The red flags are numerous in Edwin’s profile. His K% has jumped to a career high. He’s not chasing pitches out of the zone because his O-Swing% has gone down. His plate discipline is still decent due to his walk rate. The issues are his contact and swinging strike rate. Pitchers are throwing fewer fastballs, and they’ve upped their sliders and changeups against him.
I’d like to think he’s just pressing due to the new contract, but he may be losing a bit of bat speed, or teams have found some vulnerabilities in his swing. Add in a lower FB% and HR/FB than his recent trends, and it’s cause for concern.
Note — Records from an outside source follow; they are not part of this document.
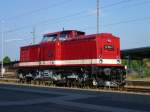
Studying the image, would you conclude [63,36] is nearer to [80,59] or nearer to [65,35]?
[65,35]

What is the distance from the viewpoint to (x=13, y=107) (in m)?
14.3

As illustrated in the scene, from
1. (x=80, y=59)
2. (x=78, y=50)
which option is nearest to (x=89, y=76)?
(x=80, y=59)

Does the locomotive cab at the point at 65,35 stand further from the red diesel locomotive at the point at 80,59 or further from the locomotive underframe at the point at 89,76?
the locomotive underframe at the point at 89,76

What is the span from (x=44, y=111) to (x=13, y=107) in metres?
1.78

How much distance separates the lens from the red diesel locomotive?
24984 mm

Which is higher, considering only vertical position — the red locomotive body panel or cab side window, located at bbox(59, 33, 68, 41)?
cab side window, located at bbox(59, 33, 68, 41)

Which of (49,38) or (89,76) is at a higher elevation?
(49,38)

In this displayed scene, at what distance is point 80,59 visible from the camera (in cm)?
2588

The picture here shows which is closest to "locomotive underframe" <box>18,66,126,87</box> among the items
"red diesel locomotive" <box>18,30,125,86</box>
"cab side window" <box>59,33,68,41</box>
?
"red diesel locomotive" <box>18,30,125,86</box>

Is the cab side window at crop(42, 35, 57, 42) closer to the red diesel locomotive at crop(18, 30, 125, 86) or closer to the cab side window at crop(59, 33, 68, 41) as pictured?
the red diesel locomotive at crop(18, 30, 125, 86)

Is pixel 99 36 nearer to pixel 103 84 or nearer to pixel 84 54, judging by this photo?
pixel 84 54

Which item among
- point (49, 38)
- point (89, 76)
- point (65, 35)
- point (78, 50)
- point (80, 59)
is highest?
point (65, 35)

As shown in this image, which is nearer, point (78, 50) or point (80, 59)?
point (80, 59)

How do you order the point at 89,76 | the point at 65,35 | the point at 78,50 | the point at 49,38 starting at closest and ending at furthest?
the point at 89,76 → the point at 78,50 → the point at 65,35 → the point at 49,38
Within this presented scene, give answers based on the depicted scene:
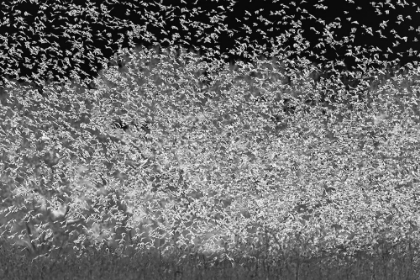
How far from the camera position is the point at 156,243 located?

I’d say sell if you can get anything for him, but most owners probably won’t want him either, so if you have any other 1B option, you may as well hold on and hope he can rebound.
Taijuan Walker – Walker was a bit of a sleeper entering 2017, but so far he’s been middling at best after his first four starts. His season metrics still look pretty good, and it stands to reason he could quickly improve on his ERA and WHIP given his BABIP is a bit high. However, his last three starts show some cause for concern, as his K/9 has plummeted to 5.5 and his BB/9 has jumped to 4.4. His swinging strike rate is down too.
As it turns out, his strike percentage is in line with his career, though the PITCHf/x zone% is a bit lower than usual. It’s really his first pitch strike percentage that’s hurting him: it’s over 10% lower than the last three seasons. This means he’s having to play catch-up in the count, and his approach doesn’t seem to do well this way. He’s using more two-seam fastballs and cutters this year, so maybe he simply can’t control the break on them early on. In the grand scheme of things, he doesn’t seem far away from getting back to strong stats, but it does depend on whether he makes that pitching adjustment.
Jake Arrieta – Another Cub that owners were hoping would explode, but in a good way. That ERA and WHIP are unsightly, and it has lots of people ready to bail on him. The lack of wins and quality starts hurt him in roto formats. Was he just a two-season wonder, or can he turn it around in his walk year?
Bad news first. After keeping the ball on the ground for his 2.5 elite seasons (over 49% grounders), Arrieta’s fallen to a 40% GB%, and he’s suffering from a bit of gopheritis as those fly balls increase (16% HR/FB). He’s already given up 8 HR, whereas the last two seasons his numbers were 10 and 16. He’s currently earning that low strand rate and the high ERA.
The good news is that aside from the home run mistakes, he’s actually pitching well. His K/9 and BB/9 are both improved from 2016, and his soft contact is a bit better than previous seasons as well. His BABIP is unlucky, though his hard hit rate on line drives is also higher than previous years, so part of that is his fault. Even so, I don’t feel like a lot has to change in his game before he’s successful again. Watch his gopheritis, and I’d consider buying low if you can.